Test- Connect pressure gauge to the Schrader valve on the fuel rail.

At the Data connector, ground the fuel pressure test terminal. This makes the pumps run constantly when the key is on, unless you have a wiring problem.

Turn key on and listen for constant pump operation, high pressure, and in tank, (switch tanks and check both). I'm reading about 30 lbs, and it drops instantly after shutting the pumps off. I know the in tank pumps are working at this point. Checked for kinked or broken fuel lines, checked filter, all good.

Preformed Fuel Regulator underpressure test- Same as a pressure test, but done with the fuel return line blocked downstream of the FPR. If pressure rises substantially, the FPR is bad.

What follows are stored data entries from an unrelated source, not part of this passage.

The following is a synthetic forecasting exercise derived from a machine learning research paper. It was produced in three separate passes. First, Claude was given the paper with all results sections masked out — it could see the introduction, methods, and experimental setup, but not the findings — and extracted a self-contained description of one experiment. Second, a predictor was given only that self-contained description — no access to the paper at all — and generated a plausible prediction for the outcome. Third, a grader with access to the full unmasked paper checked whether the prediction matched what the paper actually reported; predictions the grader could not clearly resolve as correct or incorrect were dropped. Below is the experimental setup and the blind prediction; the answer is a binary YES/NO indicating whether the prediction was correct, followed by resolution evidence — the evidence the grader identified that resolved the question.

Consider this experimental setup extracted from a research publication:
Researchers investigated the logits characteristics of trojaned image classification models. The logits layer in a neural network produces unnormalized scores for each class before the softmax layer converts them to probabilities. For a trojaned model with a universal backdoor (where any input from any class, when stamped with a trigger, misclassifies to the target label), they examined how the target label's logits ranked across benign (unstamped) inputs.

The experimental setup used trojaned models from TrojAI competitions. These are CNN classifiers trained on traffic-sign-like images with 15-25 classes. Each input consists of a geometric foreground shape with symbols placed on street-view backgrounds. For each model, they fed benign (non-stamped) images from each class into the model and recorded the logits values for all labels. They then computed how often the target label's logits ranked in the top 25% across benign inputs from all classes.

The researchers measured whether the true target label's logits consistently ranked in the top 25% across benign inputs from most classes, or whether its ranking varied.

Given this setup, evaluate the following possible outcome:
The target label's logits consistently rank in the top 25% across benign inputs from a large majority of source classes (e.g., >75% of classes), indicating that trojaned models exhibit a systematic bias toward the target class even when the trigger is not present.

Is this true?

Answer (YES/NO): NO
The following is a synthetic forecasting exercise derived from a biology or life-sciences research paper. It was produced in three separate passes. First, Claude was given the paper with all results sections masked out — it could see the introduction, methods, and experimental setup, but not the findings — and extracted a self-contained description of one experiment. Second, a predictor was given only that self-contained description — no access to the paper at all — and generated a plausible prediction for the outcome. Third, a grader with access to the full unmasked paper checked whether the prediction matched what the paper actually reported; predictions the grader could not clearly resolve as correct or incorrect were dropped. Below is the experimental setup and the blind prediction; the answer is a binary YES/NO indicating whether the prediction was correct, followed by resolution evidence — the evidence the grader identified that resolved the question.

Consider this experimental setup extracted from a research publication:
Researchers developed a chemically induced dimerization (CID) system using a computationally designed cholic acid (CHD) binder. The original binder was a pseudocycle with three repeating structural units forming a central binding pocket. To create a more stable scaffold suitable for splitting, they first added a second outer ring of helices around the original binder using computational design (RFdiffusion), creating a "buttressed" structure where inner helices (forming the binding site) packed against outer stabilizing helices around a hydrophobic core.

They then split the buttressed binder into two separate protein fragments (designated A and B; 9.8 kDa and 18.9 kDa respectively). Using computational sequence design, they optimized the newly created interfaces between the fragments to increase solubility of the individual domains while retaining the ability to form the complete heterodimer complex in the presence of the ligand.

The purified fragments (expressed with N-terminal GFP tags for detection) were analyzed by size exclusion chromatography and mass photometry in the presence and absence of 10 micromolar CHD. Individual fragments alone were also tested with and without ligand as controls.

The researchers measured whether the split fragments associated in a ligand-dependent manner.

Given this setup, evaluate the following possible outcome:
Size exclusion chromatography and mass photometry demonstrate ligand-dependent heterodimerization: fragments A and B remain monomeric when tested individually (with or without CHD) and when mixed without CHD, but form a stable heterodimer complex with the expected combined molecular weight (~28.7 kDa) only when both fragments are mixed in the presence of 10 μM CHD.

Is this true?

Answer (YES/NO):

Pressure does not rise. Which indicates a bad pump. But, more testing is needed, because it failed the Engine off Static Pressure test as well.

Knowing my high pressure pump is weak, I change it first, and re test.

With a new pump, pressure is within spec, which calls for 35-45 lbs. And as a bonus, it passes the static pressure test, which calls for pressure within 5lbs of spec, for 1 minute after shutting off the engine.

I should note here, I installed a Napa pump at first, but it was incredibly noisy. After 3 pumps, my Napa store returned my money, and I bought one at Auto Zone. This was in late 2009, product lines are surely different by now.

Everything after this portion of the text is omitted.